À travers la mise en place de la SPP (exercices 05-09), la Banque mondiale a renforcé le dialogue politique, l’assistance analytique et consultative et augmenté le soutien financier au Nigéria.

La stratégie s’attache à aider le gouvernement à obtenir des résultats dans trois principaux domaines : i) le développement humain ; ii) la croissance hors pétrole ; et iii) une meilleure gouvernance.

Pour garantir un impact véritable, le volume de l’aide financière dans ces trois domaines contribue aux efforts de réformes au niveau fédéral et dans 4 à 5  États où l’engagement envers la gouvernance et la lutte contre la pauvreté est relativement important. La Banque soutient déjà des programmes dans les domaines de la gouvernance, de l’éducation, de la santé et de l’agriculture au niveau des états. Tous les états bénéficient de projets en faveur de la fourniture des services de base et du développement axé sur la communauté.
 
Pour l’exercice 08, la Banque a déjà approuvé deux projets régionaux, à savoir les projets sur le transport aérien en Afrique de l’Ouest et du Centre (West and Central Africa Air Transport) pour un montant de 15,6 millions de dollars et sur les ressources en eau dans le bassin du Niger (Niger Basin Water Resources), à hauteur de 45 millions de dollars.

Deux autres projets, un projet fédéral d’aménagement routier (Federal Roads) de 330 millions de dollars et sur la mobilité et l’accès en milieu rural (60 millions de dollars) devraient être approuvés par le Conseil des Administrateurs de la Banque en avril 2008.

Les projets actuellement en préparation sont les suivants : Agriculture commerciale, Fadama 3, Développement social au niveau communautaire, Deuxième projet Éducation au niveau des États, etc.
 
Les services non dédiés aux prêts aident le gouvernement à analyser les options politiques et à renforcer la base analytique du programme financier mené dans le cadre de la SPP. Ces dernières années, ce travail a notamment consisté à une évaluation de la pauvreté, une étude du secteur agricole, une analyse environnementale du pays, un examen de la gestion des dépenses publiques et de la responsabilité financière, et un mémorandum économique sur le pays.

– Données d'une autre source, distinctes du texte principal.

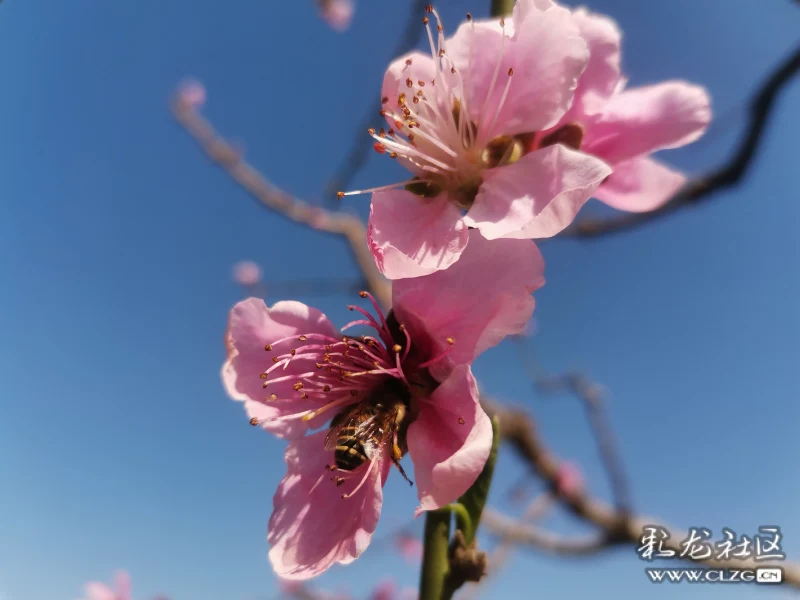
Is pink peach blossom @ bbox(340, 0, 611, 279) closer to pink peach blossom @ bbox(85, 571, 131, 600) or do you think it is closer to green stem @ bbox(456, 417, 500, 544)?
green stem @ bbox(456, 417, 500, 544)

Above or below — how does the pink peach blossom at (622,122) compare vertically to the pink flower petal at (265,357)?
above

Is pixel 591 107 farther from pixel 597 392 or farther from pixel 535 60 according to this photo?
pixel 597 392

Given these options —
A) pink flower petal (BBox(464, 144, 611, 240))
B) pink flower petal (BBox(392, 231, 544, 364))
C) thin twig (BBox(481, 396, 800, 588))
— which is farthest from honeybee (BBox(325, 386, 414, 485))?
thin twig (BBox(481, 396, 800, 588))

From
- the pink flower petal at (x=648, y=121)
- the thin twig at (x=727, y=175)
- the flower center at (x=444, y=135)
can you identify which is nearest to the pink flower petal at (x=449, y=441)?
the flower center at (x=444, y=135)

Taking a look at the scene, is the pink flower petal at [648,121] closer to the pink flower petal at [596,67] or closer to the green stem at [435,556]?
the pink flower petal at [596,67]

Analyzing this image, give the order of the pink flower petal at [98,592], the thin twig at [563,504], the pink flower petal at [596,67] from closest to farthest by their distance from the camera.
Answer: the pink flower petal at [596,67] → the pink flower petal at [98,592] → the thin twig at [563,504]

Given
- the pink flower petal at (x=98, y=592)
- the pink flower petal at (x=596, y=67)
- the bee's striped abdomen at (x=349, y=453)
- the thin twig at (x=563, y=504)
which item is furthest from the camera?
the thin twig at (x=563, y=504)

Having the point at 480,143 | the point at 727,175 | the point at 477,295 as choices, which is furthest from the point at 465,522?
the point at 727,175
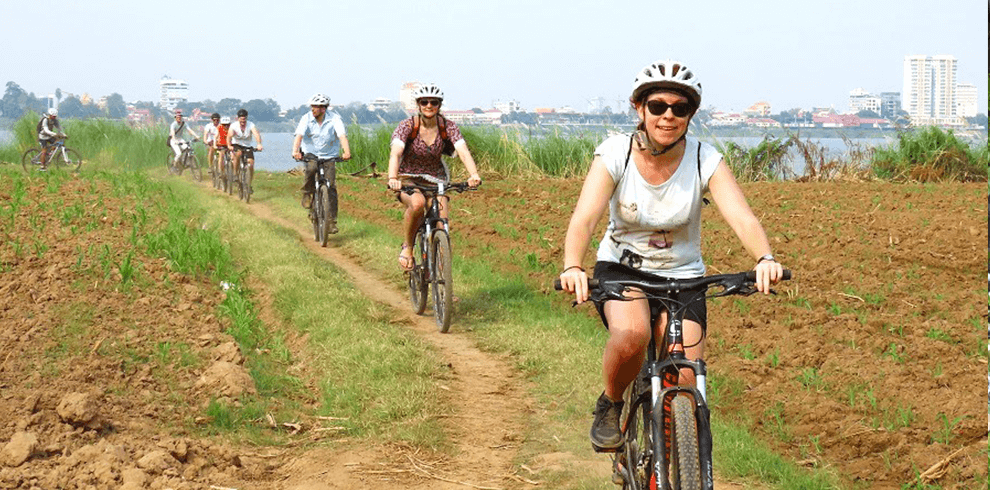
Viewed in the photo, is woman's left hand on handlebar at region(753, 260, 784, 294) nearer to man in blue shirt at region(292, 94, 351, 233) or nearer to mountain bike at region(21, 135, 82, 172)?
man in blue shirt at region(292, 94, 351, 233)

Pendant l’exercice 08, un travail est en cours dans les domaines suivants : financement rural, examen des dépenses publiques du secteur agricole, climat de l’investissement, fédéralisme budgétaire et notes de politique en matière d’énergie.
 
Certes, le portefeuille du Nigéria est encore relativement jeune, mais il n’en demeure pas moins qu’un petit nombre d’opérations d’investissement ont commencé à donner des résultats concrets.

Les projets de développement axé sur la communauté ont déjà démontré un impact sur la pauvreté et amélioré les moyens d’existence (par exemple, le projet Fadama II a augmenté de 60 % en moyenne les revenus nets des usagers de Fadama). Le Projet de transport urbain de Lagos (Lagos Urban Transport Project) a contribué à améliorer la qualité des routes, de l’accès et à réduire de 30 % les coûts de transport.
 
Le Nigéria constitue le portefeuille d’engagement le plus important de la Société financière internationale (IFC) en Afrique subsaharienne, pour un montant équivalent à 553 millions de dollars, soit environ 37 % du portefeuille de la région.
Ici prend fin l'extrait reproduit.